Le mani di Andie incominciarono a tremare.
Aprì il file. Conteneva una serie di istruzioni a Tamlin, formulate da Ben Canay e corrette da Jeffers.
Dio mio, pensò Andie, ma allora è stato Jeffers a organizzare l’assassinio di Eleanor!
Le si piegarono le gambe, e dovette lasciarsi cadere di schianto nella poltroncina della scrivania.
No. Non ci posso credere.
Si nascose il volto fra le mani.
E adesso?
Potrei andarmene, si disse. Far finta di non sapere nulla.
No.
Tornò a fronteggiare lo schermo.
Non posso andarmene proprio ora, pensò. Devo scoprire fino a che punto, fino a che punto… Trasse un respiro profondo, e tornò a esaminare il lunghissimo elenco.
Un’ora dopo aveva individuato tre fogli contabili che dimostravano, senz’ombra di dubbio, dove fossero andati a finire tutti quei soldi.
In Brasile. In cliniche mediche di Rio de Janeiro e dintorni.
Le ricerche sul supermutante, pensava Andie. Anche di quello, era responsabile. Provava un’isterica, insopprimibile voglia di scoppiare a ridere, ma l’unico suono che le uscì di gola fu un singhiozzo, fievole e acuto.
Mi serve una copia di questo materiale, si disse. Ma poi, dove la nascondo? Il mio terminale d’ufficio è troppo accessibile. E anche quello di casa potrebbe essere facilmente violato.
Le tornò in mente per un attimo il Brasile. L’eleganza delle palme svettanti. La bellezza e la simpatia della gente. Karim.
Karim!
Ricordava ancora il suo numero privato… Poteva trasmettere tutto al terminale di casa sua! Anche se lei non avesse avuto subito modo di contattarlo personalmente, Karim, ritrovandosi quel materiale, non l’avrebbe certo cancellato senza prima consultarla.
Con un sospiro di sollievo mise in collegamento i due terminali e inoltrò la documentazione incriminata, cancellando poi immediatamente il codice di trasmissione. Infine si abbandonò nella poltroncina.
«Cerchi qualcosa?» domandò una voce familiare.
Andie boccheggiò.
Disinvoltamente appoggiato alla porta c’era Jeffers. Non sorrideva.
Il cuore le martellava di terrore, ma Andie riuscì a mantenere calma la voce.
«Stephen, credevo che tu fossi all’appuntamento.» Con simulata indifferenza allungò una mano a spegnere lo schermo.
«L’appuntamento è stato cancellato. Non vedendoti tornare, Ben si è preoccupato e mi ha avvertito. Come hai fatto ad accedere al mio terminale?»
Andie alzò le spalle. «Quando sono arrivata l’ho trovato acceso. Forse te n’eri dimenticato.»
«Già, forse», disse Jeffers aggrondato. «Ma tu perché lo stavi usando?»
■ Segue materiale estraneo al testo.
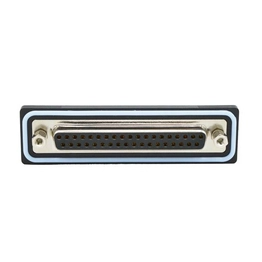SDF-V37-213L012 NorComp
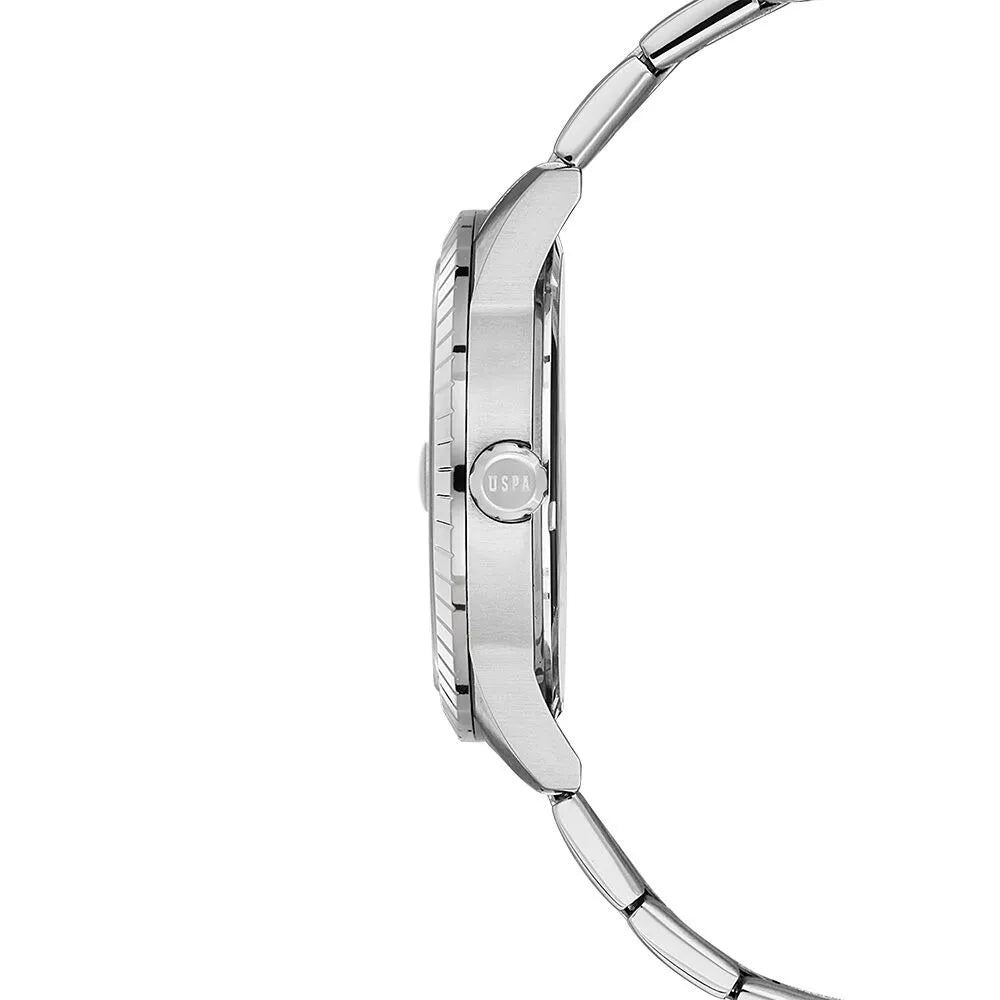 USPA1042-01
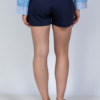 Bellamy Gallery short - Afbeelding 3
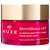 Nuxe Merveillance/lift Firming/velvet Cream Normale-trockene Haut 50ml, A-Nr.: 5615930 - 03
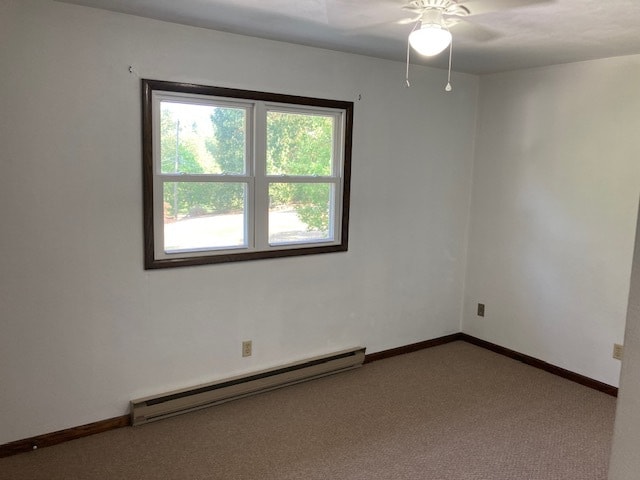 Front Bedroom - 5210 Walnut Valley Dr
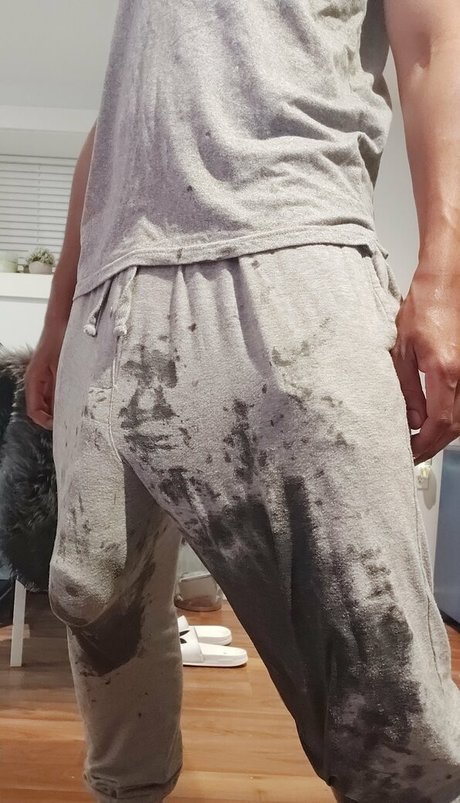 zaynnyzayn sex actress galleries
«Avevo bisogno di riprogrammare la mia robodomestica, e ho pensato che non ci fosse nulla di male a farlo col tuo terminale.»
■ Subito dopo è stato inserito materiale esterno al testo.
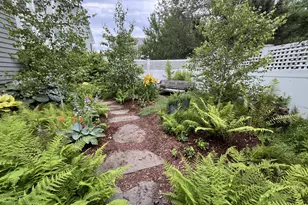 478 Drakes Island Rd, Wells, ME 04090 - Photo 7
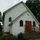 Abundant Life Church, Cortland, New York, United States
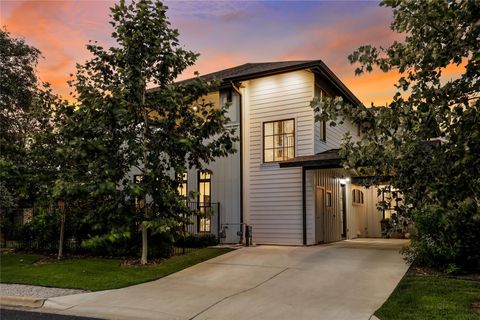 Tiny photo for 901 Wayside DR #1, Austin, TX 78703 (MLS # 9667458)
«Non avevi portato il videotaccuino?»
«L’ho lasciato in ufficio», mentì ancora Andie, sapendo che la sua videoborsa se ne stava acquattata fuori vista dall’altra parte del divano.
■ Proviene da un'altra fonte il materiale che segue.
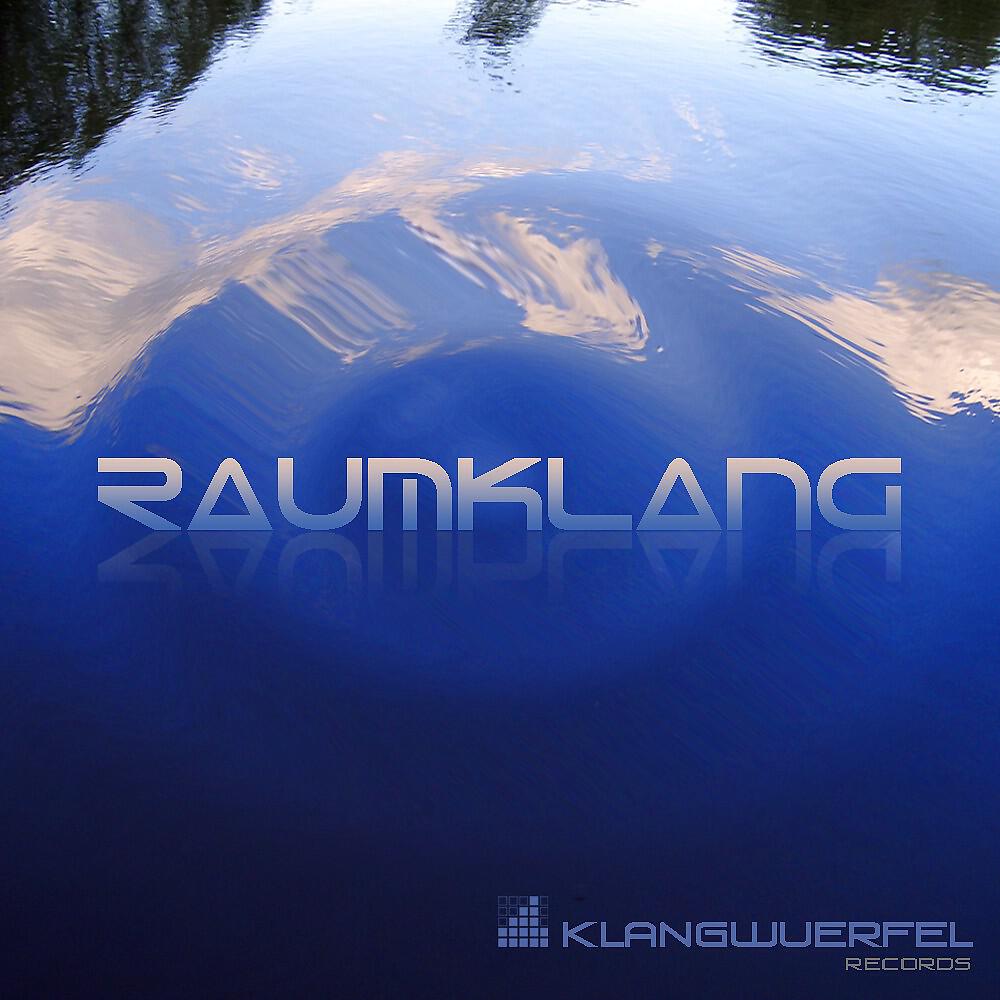 Klangwuerfel - A Thieves Steak Is Well Done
«Be’, niente di male», concesse Jeffers.
La abbracciò, stringendosi provocante contro di lei.
«Dato che siamo qui, potrei anche offrirti un giro panoramico. Hai già visitato la camera da letto?»
Incominciò a sbaciucchiarle il collo. Lo stomaco di Andie si contrasse, sotto l’effetto di una singolare mistura di terrore, ripugnanza e desiderio. Lo respinse.
«Innanzitutto gradirei fare una visita in bagno», replicò. Sorridendo nervosamente corse in corridoio e si andò a rifugiare al gabinetto. Una volta che si fu chiusa dentro, rimase lì a guardarsi allo specchio contando una trentina di secondi. Poi ancora trenta.
Mica posso restare qui all’infinito, pensò. Forse mi converrebbe fingere un gran mal di testa e filarmela alla svelta.
Stai calma e muoviti, si disse.
Quando rientrò nello studio, trovò Jeffers seduto sul divano, col videotaccuino sulle ginocchia. La guardò nel modo in cui un gatto guarda un uccello posarglisi davanti.
«Non avevi detto di averlo lasciato in ufficio?» le domandò in tono pacato.
Andie si sentì sbiancare in volto. «Oh, be’, sì, mi pareva…»
«Non sforzarti di mentire, Andie. Ho appena controllato la memoria dello schermo. Per l’appunto ti sei scordata di cancellarla, e così ho trovato traccia degli ultimi file usati.»